Inevitably, the business of "repurposing" sounds leads to a host of copyright problems. (Most famously, Negativland felt the crush of legal frustrations when it released its 1991 U2 EP, which used samples from U2 and Kasey Kasem's American Top 40 radio show. Negativland argued art; lawyers argued theft. The lawyers won.)
"It's been a big headache," says Schalit of the Methodists' use of recorded conversations -- along with their use of "Some Enchanted Evening" and "Also Sprach Zarathustra" as background music -- "especially when we've dealt with larger labels who are interested in us." Schalit says he was once approached by Time Warner, whose rep had scanned some of the group's press clippings and figured he had the next Jerky Boys on his hands. Once the rep heard the actual music, however, "we gave him a heart attack."
If the Christal Methodists use tapes to expose the hypocrisy of Christian radio, Ralph Johnson uses tapes to mess with everything else: God, sure, but also corporations, government, pop culture -- the entire American Experience.
The East Bay-based experimental musician started his career in 1986 in Iowa City, where he began toying with old cassette decks and reel-to-reel players with his University of Iowa schoolmates Lloyd Dunn and John Heck. Together, they formed the Tape-beatles, cutting up corporate-speak and political rhetoric into engaging pastiches of sound. Musical samples include "a lot of old, bad Latin jazz from the '50s and '60s," while other ingredients are "odd spoken-text records, [and] a lot of radio material."
The results are three records that function as both social commentary and art for art's sake. What Alanis Morissette knows about irony couldn't fill a thimble, but 1993's The Grand Delusion is sick with the stuff. Riffing on rhetorical catch phrases ("America Is Confident," "Behold a Republic"), it spins its found-sound concepts around intentionally grandiose orchestral music -- particularly "Zarathustra," apparently the composition of choice for artists wishing to make ironic comments about today's society.

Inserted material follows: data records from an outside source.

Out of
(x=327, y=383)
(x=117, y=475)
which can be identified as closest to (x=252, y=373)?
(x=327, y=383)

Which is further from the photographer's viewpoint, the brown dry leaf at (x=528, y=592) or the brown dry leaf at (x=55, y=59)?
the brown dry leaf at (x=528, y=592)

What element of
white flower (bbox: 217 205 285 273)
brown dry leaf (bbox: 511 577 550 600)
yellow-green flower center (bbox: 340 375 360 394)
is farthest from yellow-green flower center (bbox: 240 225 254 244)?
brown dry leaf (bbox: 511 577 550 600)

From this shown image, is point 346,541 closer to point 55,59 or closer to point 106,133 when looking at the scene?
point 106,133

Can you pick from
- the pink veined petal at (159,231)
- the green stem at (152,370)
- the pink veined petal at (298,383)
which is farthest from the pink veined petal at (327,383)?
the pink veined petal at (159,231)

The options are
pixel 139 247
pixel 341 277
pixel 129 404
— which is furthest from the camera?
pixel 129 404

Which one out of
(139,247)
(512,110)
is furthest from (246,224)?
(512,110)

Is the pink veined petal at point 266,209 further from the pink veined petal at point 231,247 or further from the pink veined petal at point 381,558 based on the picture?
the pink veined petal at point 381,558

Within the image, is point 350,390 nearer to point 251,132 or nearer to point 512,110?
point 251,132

A film meant to be watched with the music hammers home the points with images of American iconography: bald eagles, politicians, proud revolutionaries for the American Way. In performance, the audience itself was implicated. As tape spooled out of a reel-to-reel player, Johnson and Dunn would wrap the audience in it. Unlike the Christal Methodists' work, the Tape-beatles' oeuvre doesn't spring from an angry need to respond politically. But like the Methodists, their humor is based in the presentation of the mechanics of rhetoric -- supposed "truths" about God and country turn out to be more entertaining once you've mucked with them.
The Tape-beatles broke up, if they ever were truly a group, soon after Delusion's release. Heck moved to Prague and Johnson moved to the Bay Area, where he now works and studies at Mills College in Oakland. Still, Dunn and Johnson continue to collaborate across the country, and their latest recording, Good Times -- which uses tapes of corporate-speak to comment on workplace ennui -- will be released later this month under the name Public Works.

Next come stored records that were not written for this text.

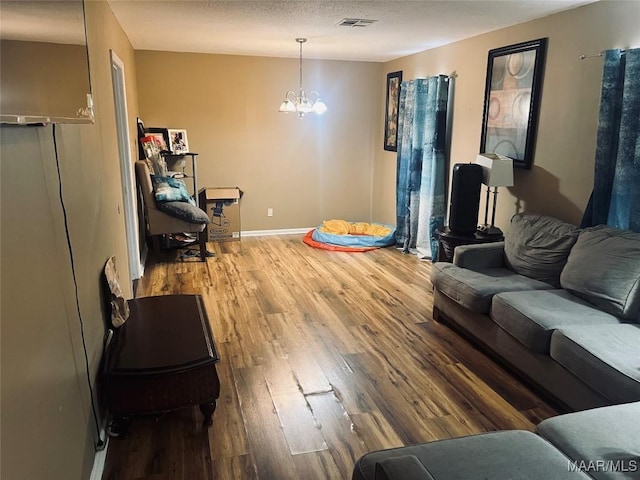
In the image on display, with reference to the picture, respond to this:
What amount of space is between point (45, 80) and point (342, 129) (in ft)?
19.1

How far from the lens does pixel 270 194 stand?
6789 mm

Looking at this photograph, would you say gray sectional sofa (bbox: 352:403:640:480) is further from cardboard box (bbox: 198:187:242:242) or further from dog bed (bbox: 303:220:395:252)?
cardboard box (bbox: 198:187:242:242)

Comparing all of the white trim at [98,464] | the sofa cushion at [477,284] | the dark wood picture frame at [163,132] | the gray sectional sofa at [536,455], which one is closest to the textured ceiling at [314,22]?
the dark wood picture frame at [163,132]

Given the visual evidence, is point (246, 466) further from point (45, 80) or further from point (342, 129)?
point (342, 129)

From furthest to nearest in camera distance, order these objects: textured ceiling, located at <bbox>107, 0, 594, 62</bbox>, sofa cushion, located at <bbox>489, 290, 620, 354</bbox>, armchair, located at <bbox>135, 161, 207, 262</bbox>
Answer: armchair, located at <bbox>135, 161, 207, 262</bbox> → textured ceiling, located at <bbox>107, 0, 594, 62</bbox> → sofa cushion, located at <bbox>489, 290, 620, 354</bbox>

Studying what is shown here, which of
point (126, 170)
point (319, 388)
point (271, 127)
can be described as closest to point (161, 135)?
point (271, 127)

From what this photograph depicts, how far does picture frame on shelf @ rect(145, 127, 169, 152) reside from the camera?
5.87 metres

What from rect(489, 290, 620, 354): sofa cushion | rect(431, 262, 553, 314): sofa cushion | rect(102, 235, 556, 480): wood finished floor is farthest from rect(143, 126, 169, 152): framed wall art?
rect(489, 290, 620, 354): sofa cushion

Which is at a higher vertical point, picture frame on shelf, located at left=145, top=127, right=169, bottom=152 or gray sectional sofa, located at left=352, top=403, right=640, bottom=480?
picture frame on shelf, located at left=145, top=127, right=169, bottom=152

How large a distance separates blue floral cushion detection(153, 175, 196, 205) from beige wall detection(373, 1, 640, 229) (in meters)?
3.18

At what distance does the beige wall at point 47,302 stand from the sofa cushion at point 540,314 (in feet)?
7.60

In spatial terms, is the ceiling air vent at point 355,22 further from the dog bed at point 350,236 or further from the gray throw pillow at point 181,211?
the dog bed at point 350,236

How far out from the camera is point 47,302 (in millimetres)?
1520

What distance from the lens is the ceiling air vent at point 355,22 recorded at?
3938mm
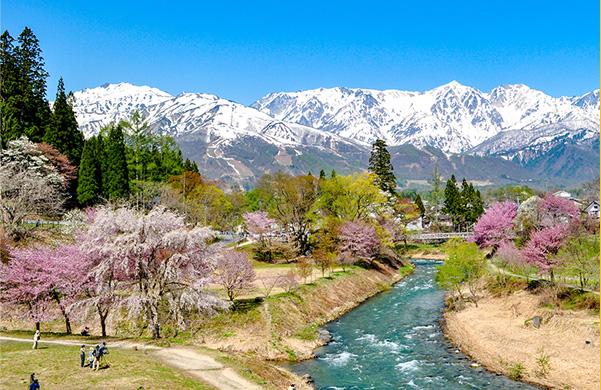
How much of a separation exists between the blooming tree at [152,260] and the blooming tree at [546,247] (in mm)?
31417

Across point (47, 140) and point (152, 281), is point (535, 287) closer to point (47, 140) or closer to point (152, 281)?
point (152, 281)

Johnson is proud to be a plagiarist, devising the concept of Plagiarism¨ to explain -- and justify -- his approach to rearranging the recorded detritus of musical and political history. "Plagiarism with a lowercase P is what they're terrified of in academics," Johnson explains. "That's stealing somebody else's work and claiming it as your own. Plagiarism with a capital P, registered trademark, steals other people's work but never claims it to be your own."
"We claim to be thieves," he says. "We say we're thieves, but we mean that, under the current topsy-turvy ethics of cultural property, we are thieves.